Il pisello del Bigio, e altre storie
gennaio 2, 2013 in Satira da Mario Baldoli
La festa era al suo culmine. Il colosso dell’Era fascista, così chiamato da Mussolini quando venne ad inaugurare Piazza Vittoria a Brescia nel 1932, dominava gli sguardi dai suoi 9 metri di altezza, scolpito nel virgineo candore del marmo di Carrara.
La banda della Scala continuava alternava Sole che sorgi libero e giocondo al’inno di Mameli
Intorno il maschione aveva un ampio semicerchio di fascisti provenienti da tutt’Italia che cantavano alalà. All’esterno del cerchio, quasi all’estremità della piazza, un filo sottile di vecchietti con gli occhiali e la testa pelata, un tempo chiamati gli “intellettuali”, teoricamente di sinistra, ognuno con in mano un libro. Erano quelli che avevano sostenuto per decenni che la piazza andava corredata da quell’oggettone bello biotto. Il libro che portavano, fosse I tre moschettieri o I promessi sposi, indicava che la loro era una posizione squisitamente culturale.
Lontano, fuori dalla piazza, qualche scontro fra polizia e studenti, evidentemente così ignoranti da non capire come una piazza, finalmente tornata fascista, era il trionfo del restauro architettonico.
Il maschiaccio, altrimenti detto l’Eroe fascista, si ergeva impavido su una fontana, simbolo forse di un’Italia ormai domata, o di un mondo sottomesso.
Di lui la gente guardava immediatamente il pisello. Era ignobilmente piccolo. Si può ben sostenere che anche gli eroi delle statue greche hanno un bocconcino da nulla, ma, fatti un po’ di conti con la calcolatrice, si comprende bene che un bestione di 9 metri debba avere un pacco in proporzione. Almeno 40 centimetri vogliamo darglieli? Invece, coperto da una fogliuzza, appariva un ingombro che rallegrava il cuore dei maschi presenti.
Ma si trattava, contrariamente a quanto pensavano, solo di uno spostamento: la cospicuità della parte davanti era finita dietro. Due gigantesche chiappe, candidi globi gemelli, muscolosi e ben evidenziati, dominavano il posteriore della statua di Arturo Dazzi che lì dava il meglio di sé.
Seduti al caffè Impero, con un chinotto sul tavolino e la scansia delle chiappe in fronte, ci si sentiva sicuri come in una fortezza: il potere imperiale.
L’ignoranza popolare aveva chiamato quel maschiotto col nome di Lelo (per dire tonto), Picio (per indicare il pacco), Bigio (per indicarne la vuotaggine). Il caffè Impero era detto café de le Ciape, ma insomma, niente poteva scalfire quella splendida folla in camicia nera (la camicia è mia e il colore me lo scelgo io) e le camicie diverse indossate da quegli stitici intellettuali, rivelanti, proprio in esse, le loro sottili divisioni.

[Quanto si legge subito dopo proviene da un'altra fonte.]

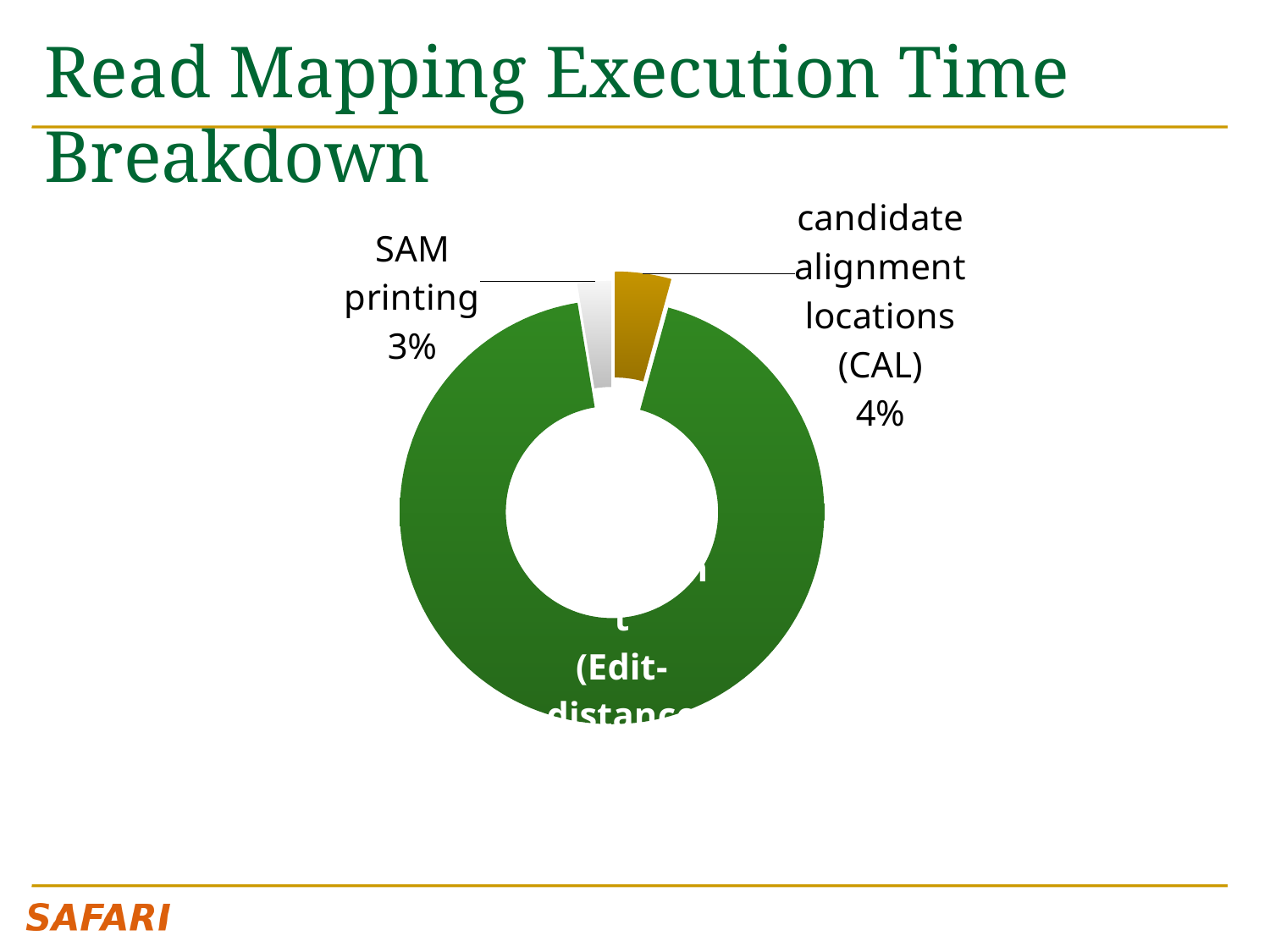
What is the title of the slide containing the chart? Read Mapping Execution Time Breakdown Which labelled category has the smallest share of execution time? SAM printing How many slices does the chart contain? 3 By how many percentage points does the CAL share exceed the SAM printing share? 1% What percentage of read mapping execution time is spent on SAM printing? 3% What colour is the slice representing candidate alignment locations (CAL)? gold What kind of chart is shown on the slide? doughnut chart What percentage of execution time is attributed to candidate alignment locations (CAL)? 4% Which takes a larger share of execution time, SAM printing or candidate alignment locations (CAL)? candidate alignment locations (CAL)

Si faceva tardi, il tramonto spariva dietro la testa dell’eroe stingendogli l’aureola che gli aveva disegnato. Arrivò una pioggia leggera, le camicie nere si affrettarono alla stazione, dal bordo della fontana i ragazzini varavano le ultime barchette.
Gli intellettuali avevano indetto una conferenza stampa per l’indomani.
Il programma prevedeva per l’anno successivo il recupero del Mussolini a cavallo.